About the project
This PhD project aims to apply frontier advancements in optomechanics to the biosensing and diagnostic fields with the goal to advance optomechanics, mass spectrometry analytics and biophysics towards clinical applications and the fundamental understanding of complex biochemical processes such as the detection of chiral molecules and their relevance for molecular functionalities.
Bio-diagnosis demand is on novel, affordable, and rapid technologies to overcome current limitations. The gold standard, mass spectrometry (MS), detects the charge-to-mass ratio (q/m) of molecules but cannot distinguish between infectious or activated molecular states that share the same chemical composition but differ in conformation or chirality. These structural differences, crucial in defining whether a molecule is harmful or harmless, appear identical in MS signals. Detecting the polarizability-to-mass ratio (p/m) can reveal such topological distinctions.

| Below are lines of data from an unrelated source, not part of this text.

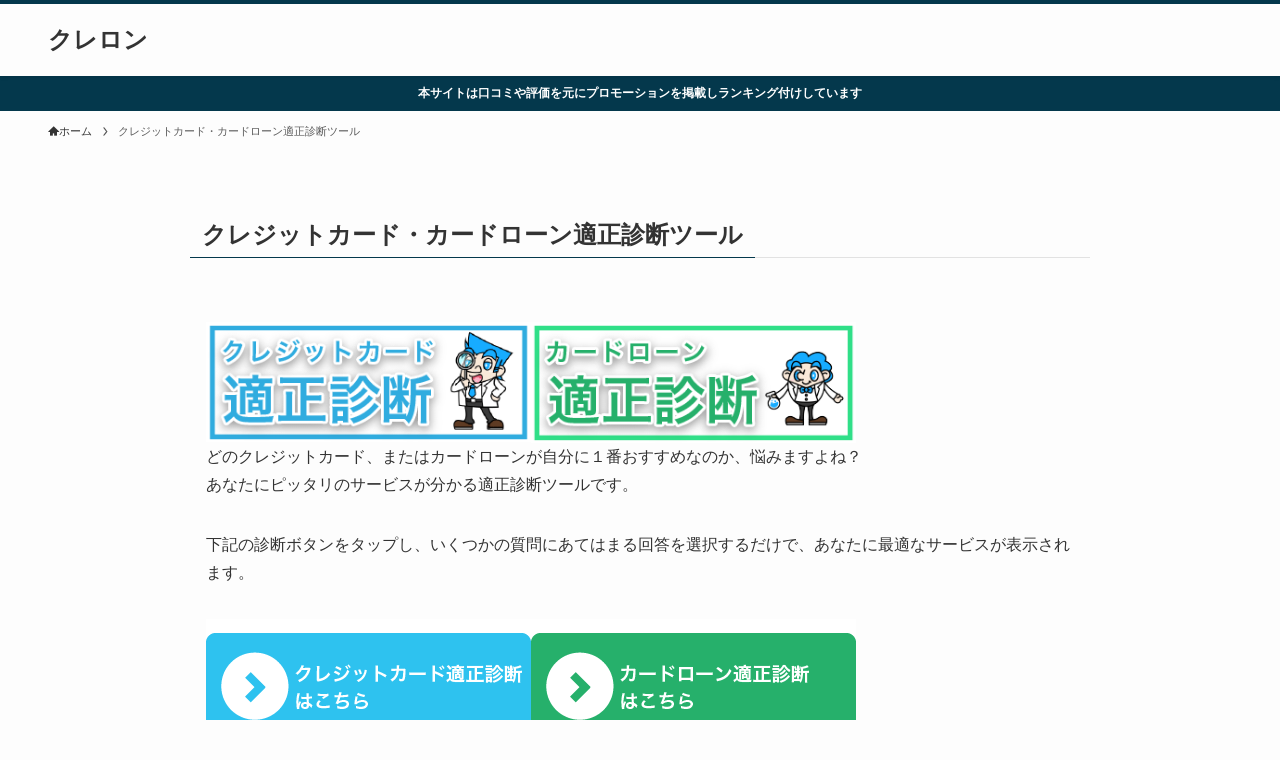

--- FILE ---
content_type: application/javascript
request_url: https://creditcard-geeks.com/wp-content/themes/swell/build/js/front/set_fix_header.min.js?ver=2.7.3.2
body_size: 1382
content:
!function(){"use strict";var e,t={730:function(e,t,n){n.d(t,{Z:function(){return c}});var o=n(284),r=n(41);const i={pageTop(){(0,r.l)(0,0)},toggleMenu(){"opened"===document.documentElement.getAttribute("data-spmenu")?document.documentElement.setAttribute("data-spmenu","closed"):document.documentElement.setAttribute("data-spmenu","opened")},toggleSearch(){const e=document.getElementById("search_modal");if(null===e)return!1;e.classList.contains("is-opened")?e.classList.remove("is-opened"):(e.classList.add("is-opened"),setTimeout((()=>{e.querySelector('[name="s"]').focus()}),250))},toggleIndex(){const e=document.getElementById("index_modal");null!==e&&e.classList.toggle("is-opened")},toggleAccordion(){},toggleSubmenu(e){const t=e.currentTarget,n=t.parentNode.nextElementSibling;t.classList.toggle("is-opened"),n.classList.toggle("is-opened"),e.stopPropagation()},tabControl(e){const t=e.currentTarget,n="true"===t.getAttribute("aria-selected");if(0===e.clientX||t.blur(),n)return;const o=t.getAttribute("aria-controls"),r=document.getElementById(o);if(null===r)return;const i=t.closest('[role="tablist"]').querySelector('.c-tabList__item [aria-selected="true"]'),c=i.getAttribute("aria-controls"),l=document.getElementById(c);t.setAttribute("aria-selected","true"),i.setAttribute("aria-selected","false"),r.setAttribute("aria-hidden","false"),l.setAttribute("aria-hidden","true")},scrollToContent(){const e=document.querySelector("#main_visual + *");e&&(0,r.l)(e,o.Z8-8)},clickLink(e){const t=e.currentTarget.querySelector("a");"mousedown"===e.type?1===e.button&&window.open(t.getAttribute("href")):(t.onclick=e=>(e.stopPropagation(),!0),t.click())}};function c(e){e.querySelectorAll("[data-onclick]").forEach((e=>{const t=e.getAttribute("data-onclick"),n=i[t];e.addEventListener("click",(function(e){e.preventDefault(),n(e)}))})),e.querySelectorAll('[data-onclick="clickLink"]').forEach((e=>{e.addEventListener("mousedown",(e=>i.clickLink(e)))}))}},948:function(){},284:function(e,t,n){n.d(t,{Z8:function(){return o}}),n(948);let o=0;window.swellVars.isFixHeadSP,navigator.userAgent.toLowerCase()},41:function(e,t,n){function o(e,t){var n;const o=window.scrollY;let r=0;if(Number.isInteger(e))r=e;else{const n=e.getBoundingClientRect();r=n.top+o-t,r<0&&(r=0)}if(null===(n=window.swellVars)||void 0===n?void 0:n.offSmoothScroll)return void window.scrollTo(0,r);let i=null,c=500;const l=Math.abs(r-o);1e4<l?c=1500:5e3<l?c=1e3:1e3<l&&(c=750);const s=e=>{const t=e-i,n=Math.min(1,t/c),l=o+(r-o)*(a=n,1-Math.pow(1-a,3));var a;window.scrollTo(0,l),n<1&&requestAnimationFrame(s)};i=performance.now(),s(i)}n.d(t,{l:function(){return o}}),n(948),n(284)}},n={};function o(e){var r=n[e];if(void 0!==r)return r.exports;var i=n[e]={exports:{}};return t[e](i,i.exports,o),i.exports}o.d=function(e,t){for(var n in t)o.o(t,n)&&!o.o(e,n)&&Object.defineProperty(e,n,{enumerable:!0,get:t[n]})},o.o=function(e,t){return Object.prototype.hasOwnProperty.call(e,t)},e=o(730),document.addEventListener("DOMContentLoaded",(function(){!function(){const t=document.getElementById("header");if(null===t)return;const n=document.getElementById("fix_header");if(null!==n){if(t.classList.contains("-series")){const e=t.querySelector(".w-header"),o=n.querySelector(".l-fixHeader__inner");if(e&&o){const t=e.cloneNode(!0);o.appendChild(t)}}setTimeout((()=>{(0,e.Z)(n),n.setAttribute("data-ready","1")}),250)}}()}))}();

Quantum optomechanics—pioneering advances from gravitational wave detection to quantum systems studies—offers a transformative opportunity for biosensing. In particular, levitated optomechanics enables ultra-sensitive detection by monitoring shifts in the optical trap frequency caused by minuscule changes in a nanoparticle’s dielectric properties. Recent work has shown that oligonucleotide (DNA strand) molecules attached to a 100 nm levitated silica nanoparticle produces a measurable signal, demonstrating unprecedented molecular sensitivity (see for more details: Wilson, T., Rackham, O.J., & Ulbricht, H. (2025). Oligonucleotide selective detection by levitated optomechanics. arXiv:2507.17940).

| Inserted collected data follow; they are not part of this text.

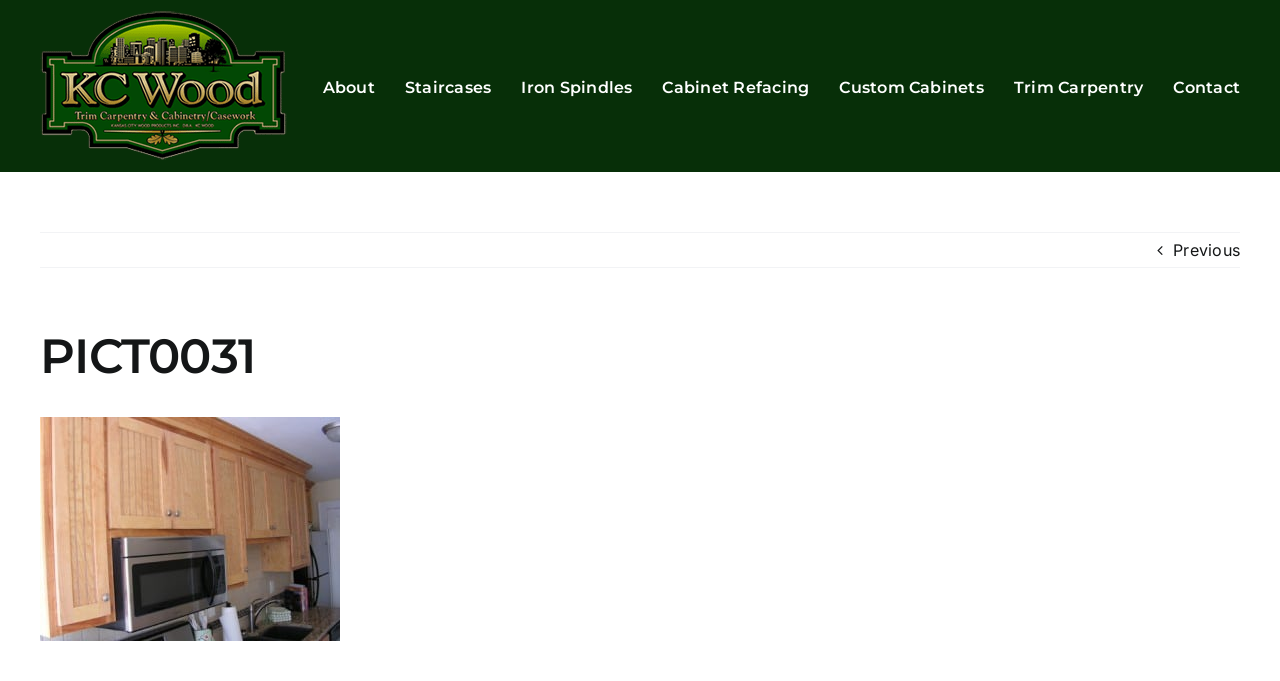

--- FILE ---
content_type: text/css; charset=utf-8
request_url: https://kcwood.com/wp-content/cache/busting/1/sccss.css?ver=1760369225
body_size: -53
content:
/* Enter Your Custom CSS Here */

#navigation-menu ul.sf-menu > li > a {
  font-weight: 700;
  padding: 0 7px 0 0;
}

table td {
width: 25%;
padding: 5px;
border: 1px solid #eeeeee;
text-align: center;
vertical-align: bottom;
}

@media screen and (max-width: 719px) {
#top-wrapper {
  background: url("https://kcwood.com/wp-content/uploads/2015/05/wood-grain-fade.png") repeat-x scroll center top #222222;
}
}

@media screen and (max-width: 600px) { 
  .mobilehide{
    display:none; 
  }
}

table {background-color: #ffffff;}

This PhD project will develop an optomechanical biosensor capable of characterizing biomolecules through their polarizability (p) and mass (m), providing conformational and chiral insight beyond MS capabilities. The work involves chemical preparation of analytes, optical trapping, instrument optimization, and machine learning–based data analysis. A key focus will be automation to accelerate sample handling and detection for defence and clinical applications. The device already surpasses MS in compactness, and the PhD will advance its miniaturization and throughput to enable clinical use.